Tucked away in the top floor of the English department in Rolvaag, in a room doused in reddish-pink light, a group of students spoke, whispered, and shouted. There was laughter, applause, silence and maybe a few tears from the audience. The topic? Vaginas, of course.

 On March 8, the St. Olaf student theater group Deep End performed “The Vagina Monologues,” a 1994 play by Eve Ensler. The play consists of a series of monologues based on dozens of interviews Ensler conducted with women from all walks of life; these speeches cover a wide range of topics related to vaginas. Some monologues are lighthearted and funny — one is a list of outfits women told Ensler their vaginas would wear if they were personified. Others are much more serious. Ensler wrote monologues about rape, abuse and a wide array of other atrocities committed against women. “The Vagina Monologues” contains some pretty rapid tone shifts, which add to the complexity of the work.

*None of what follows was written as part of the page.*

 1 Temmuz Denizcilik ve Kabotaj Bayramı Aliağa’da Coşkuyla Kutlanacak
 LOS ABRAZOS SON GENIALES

  Following the vision of student directors, Ayee Mounivong ’22 and Regina Vera Estrada ’22, Deep End’s production of “The Vagina Monologues wholeheartedly embraced the challenges and meanings of the original play. According to Mounivong, the response was overwhelming. “People wanted to participate and rise up as women together,” she said.

  The actors took the importance of “The Vagina Monologues to heart, and it showed in the performance. Some pieces hit home harder than others, and some were quite confusing, but throughout the play the performers were genuine and serious. 

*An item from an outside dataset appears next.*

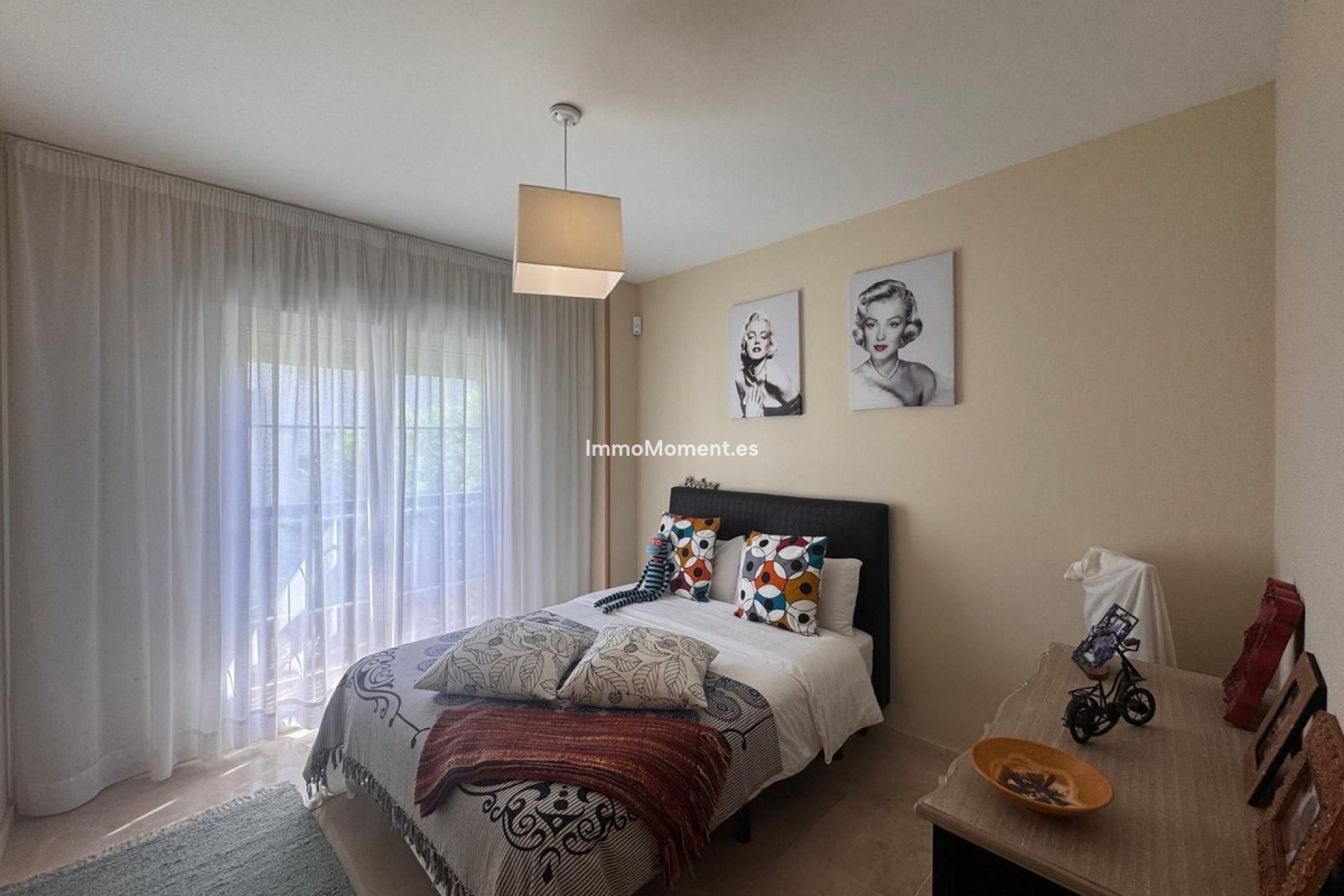 Bestaande woning - Appartement - Manilva - La Duquesa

“They put something of themselves into the piece,” Mounivong acknowledged. And it made a difference — the monologues felt both personal and universal.

  Beyond just making the show entertaining and engaging — which it was — the enthusiasm of the participants helped the audience understand the show’s more serious material. According to Mounivong, the actors each found a way to “appreciate the piece and feel the connection from the inside.” Some parts of “The Vagina Monologues are dark and heavy. It was difficult to listen to at times. But the performers’ clear appreciation for and concern with the material made for a more compelling play.

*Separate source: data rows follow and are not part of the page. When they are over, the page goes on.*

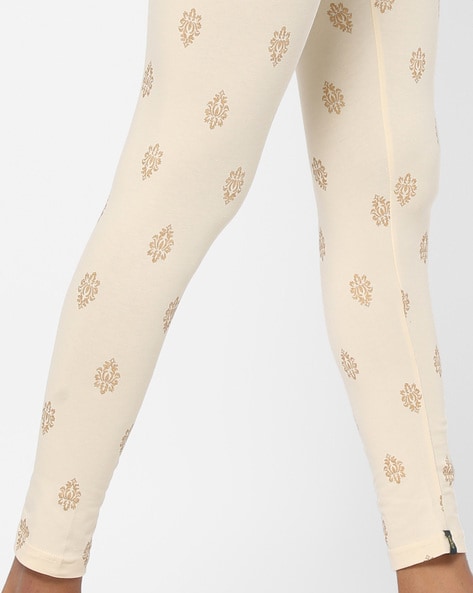 Buy White Leggings for Women by AVAASA MIX N' MATCH Online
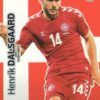 2020 Panini Euro 2020 Preview Adrenalyn XL #105 Henrik Dalsgaard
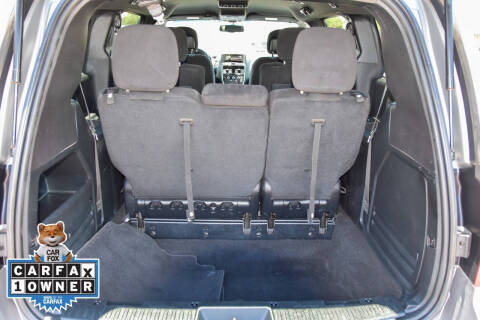 2014 Dodge Grand Caravan SE 30th Anniversary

  Deep End’s performance of “The Vagina Monologues” was a fascinating and well-performed play. Most of all, it covered topics near and dear to the hearts of actors and audience members alike, and it did so well. The directors and performers produced a nuanced and engaging piece with real social value. It was thought-provoking and interesting, but most of all, Deep End’s “The Vagina Monologues emphasized a message the participants believe in. Their message? In Mounivong’s words, “We all need to talk more about vaginas.”